→ **REQUIRED TASK**
Gather every line of the material below that contains the word "masks". Matches must have the same case.
begin ROWS
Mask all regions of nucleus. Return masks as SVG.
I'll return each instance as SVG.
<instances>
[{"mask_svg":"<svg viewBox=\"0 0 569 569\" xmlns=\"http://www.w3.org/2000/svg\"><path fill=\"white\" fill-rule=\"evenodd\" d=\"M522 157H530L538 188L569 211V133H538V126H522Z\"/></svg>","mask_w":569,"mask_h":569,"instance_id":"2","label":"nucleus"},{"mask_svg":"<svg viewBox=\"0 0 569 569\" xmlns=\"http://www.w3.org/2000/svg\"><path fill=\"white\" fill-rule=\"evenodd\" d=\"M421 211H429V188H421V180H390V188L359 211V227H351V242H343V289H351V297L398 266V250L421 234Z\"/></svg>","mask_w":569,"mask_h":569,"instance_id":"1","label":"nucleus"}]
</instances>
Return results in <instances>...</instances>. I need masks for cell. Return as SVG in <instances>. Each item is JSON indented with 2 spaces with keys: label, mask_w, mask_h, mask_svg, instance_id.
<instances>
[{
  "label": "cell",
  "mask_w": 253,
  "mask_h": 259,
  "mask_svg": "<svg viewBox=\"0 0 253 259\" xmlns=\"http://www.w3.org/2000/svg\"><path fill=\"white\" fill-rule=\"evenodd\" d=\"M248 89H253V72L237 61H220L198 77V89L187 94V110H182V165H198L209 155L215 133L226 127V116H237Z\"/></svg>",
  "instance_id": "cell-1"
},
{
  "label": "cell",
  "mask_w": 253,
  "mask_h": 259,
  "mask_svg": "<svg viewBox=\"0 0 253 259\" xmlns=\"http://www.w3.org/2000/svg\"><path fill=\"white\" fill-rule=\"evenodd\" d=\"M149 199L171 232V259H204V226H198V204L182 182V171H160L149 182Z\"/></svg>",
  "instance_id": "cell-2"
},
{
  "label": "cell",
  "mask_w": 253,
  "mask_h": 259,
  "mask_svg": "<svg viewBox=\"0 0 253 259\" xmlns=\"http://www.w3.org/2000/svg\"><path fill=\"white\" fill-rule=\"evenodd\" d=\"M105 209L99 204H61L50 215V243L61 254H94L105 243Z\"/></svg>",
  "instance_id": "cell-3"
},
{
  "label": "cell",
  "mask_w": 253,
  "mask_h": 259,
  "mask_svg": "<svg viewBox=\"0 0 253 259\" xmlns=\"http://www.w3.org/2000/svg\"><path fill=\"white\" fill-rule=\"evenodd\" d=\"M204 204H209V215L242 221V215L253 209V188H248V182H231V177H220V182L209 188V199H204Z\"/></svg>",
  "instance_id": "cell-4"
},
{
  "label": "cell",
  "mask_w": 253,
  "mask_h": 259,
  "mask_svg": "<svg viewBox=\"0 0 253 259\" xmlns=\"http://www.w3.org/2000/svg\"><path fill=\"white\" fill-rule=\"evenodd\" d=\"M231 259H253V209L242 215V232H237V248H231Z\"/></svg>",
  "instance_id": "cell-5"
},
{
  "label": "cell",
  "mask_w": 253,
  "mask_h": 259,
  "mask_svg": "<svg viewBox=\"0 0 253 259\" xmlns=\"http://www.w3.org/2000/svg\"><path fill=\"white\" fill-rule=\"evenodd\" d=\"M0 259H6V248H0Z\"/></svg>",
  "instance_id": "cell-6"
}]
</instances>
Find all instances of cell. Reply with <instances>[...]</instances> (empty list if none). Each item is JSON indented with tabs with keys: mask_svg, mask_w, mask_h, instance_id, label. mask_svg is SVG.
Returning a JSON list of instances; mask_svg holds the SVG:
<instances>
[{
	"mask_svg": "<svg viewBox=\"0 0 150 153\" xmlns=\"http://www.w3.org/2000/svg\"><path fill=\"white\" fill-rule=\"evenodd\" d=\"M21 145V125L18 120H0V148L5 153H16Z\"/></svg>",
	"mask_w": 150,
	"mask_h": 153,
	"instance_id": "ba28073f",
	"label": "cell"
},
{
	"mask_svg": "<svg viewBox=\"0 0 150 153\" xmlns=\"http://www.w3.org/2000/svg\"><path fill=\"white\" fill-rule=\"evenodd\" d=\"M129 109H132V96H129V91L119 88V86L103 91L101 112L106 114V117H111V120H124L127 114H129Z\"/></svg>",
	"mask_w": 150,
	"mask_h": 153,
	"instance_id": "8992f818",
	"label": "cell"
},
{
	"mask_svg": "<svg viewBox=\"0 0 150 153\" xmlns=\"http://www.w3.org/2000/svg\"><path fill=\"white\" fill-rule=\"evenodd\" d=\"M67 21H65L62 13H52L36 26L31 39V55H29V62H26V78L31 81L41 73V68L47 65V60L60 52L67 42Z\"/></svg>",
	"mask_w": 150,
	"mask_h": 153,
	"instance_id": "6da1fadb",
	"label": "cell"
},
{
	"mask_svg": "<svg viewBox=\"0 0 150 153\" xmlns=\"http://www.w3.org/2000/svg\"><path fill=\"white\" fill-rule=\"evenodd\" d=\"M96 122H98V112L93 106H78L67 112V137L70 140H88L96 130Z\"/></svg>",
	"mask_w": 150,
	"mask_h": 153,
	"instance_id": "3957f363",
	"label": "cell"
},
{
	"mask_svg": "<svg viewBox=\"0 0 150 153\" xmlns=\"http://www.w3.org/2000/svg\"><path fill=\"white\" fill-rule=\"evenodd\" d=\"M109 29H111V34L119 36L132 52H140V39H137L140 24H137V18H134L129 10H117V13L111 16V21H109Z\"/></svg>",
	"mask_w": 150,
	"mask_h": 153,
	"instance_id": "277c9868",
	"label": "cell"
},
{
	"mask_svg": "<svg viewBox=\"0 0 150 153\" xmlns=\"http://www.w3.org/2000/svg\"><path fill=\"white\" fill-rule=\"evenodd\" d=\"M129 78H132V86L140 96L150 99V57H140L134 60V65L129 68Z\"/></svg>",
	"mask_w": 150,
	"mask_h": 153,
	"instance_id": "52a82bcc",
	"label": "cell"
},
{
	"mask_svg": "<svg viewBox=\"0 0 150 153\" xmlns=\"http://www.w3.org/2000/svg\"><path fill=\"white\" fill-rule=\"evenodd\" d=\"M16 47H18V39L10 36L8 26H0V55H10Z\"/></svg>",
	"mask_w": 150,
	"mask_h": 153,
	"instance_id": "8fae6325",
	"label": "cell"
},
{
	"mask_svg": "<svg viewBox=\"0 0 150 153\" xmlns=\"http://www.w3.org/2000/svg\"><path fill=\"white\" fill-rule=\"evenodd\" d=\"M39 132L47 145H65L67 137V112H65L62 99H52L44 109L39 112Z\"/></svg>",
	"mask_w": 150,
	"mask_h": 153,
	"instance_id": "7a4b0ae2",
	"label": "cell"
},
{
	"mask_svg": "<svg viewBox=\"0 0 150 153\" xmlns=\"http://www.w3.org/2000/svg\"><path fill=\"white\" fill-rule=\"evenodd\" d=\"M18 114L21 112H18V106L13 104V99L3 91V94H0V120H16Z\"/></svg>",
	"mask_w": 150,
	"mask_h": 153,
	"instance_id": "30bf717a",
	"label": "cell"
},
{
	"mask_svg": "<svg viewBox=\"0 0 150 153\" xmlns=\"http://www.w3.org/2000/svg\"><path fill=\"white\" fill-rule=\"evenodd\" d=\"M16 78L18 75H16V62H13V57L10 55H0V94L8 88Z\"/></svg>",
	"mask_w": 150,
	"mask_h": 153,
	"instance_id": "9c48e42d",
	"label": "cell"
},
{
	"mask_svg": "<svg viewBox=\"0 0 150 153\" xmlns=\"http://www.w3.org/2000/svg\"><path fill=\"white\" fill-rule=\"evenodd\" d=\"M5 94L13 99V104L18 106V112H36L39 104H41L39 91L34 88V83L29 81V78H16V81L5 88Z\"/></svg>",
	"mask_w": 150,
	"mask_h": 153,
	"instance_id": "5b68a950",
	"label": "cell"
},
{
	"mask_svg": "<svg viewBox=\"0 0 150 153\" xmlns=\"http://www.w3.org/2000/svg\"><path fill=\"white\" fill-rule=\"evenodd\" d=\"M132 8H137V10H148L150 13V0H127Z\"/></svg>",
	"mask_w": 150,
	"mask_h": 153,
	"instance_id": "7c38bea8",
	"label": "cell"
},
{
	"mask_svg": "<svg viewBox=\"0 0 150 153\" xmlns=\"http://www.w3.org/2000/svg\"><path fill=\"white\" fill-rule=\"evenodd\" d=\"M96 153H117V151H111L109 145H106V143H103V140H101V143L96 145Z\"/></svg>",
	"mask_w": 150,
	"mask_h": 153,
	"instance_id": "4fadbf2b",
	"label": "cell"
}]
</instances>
end ROWS
→ **OUTPUT FOR THIS TASK**
Mask all regions of nucleus. Return masks as SVG.
Return results in <instances>...</instances>. I need masks for cell. Return as SVG in <instances>. Each item is JSON indented with 2 spaces with keys: label, mask_w, mask_h, mask_svg, instance_id.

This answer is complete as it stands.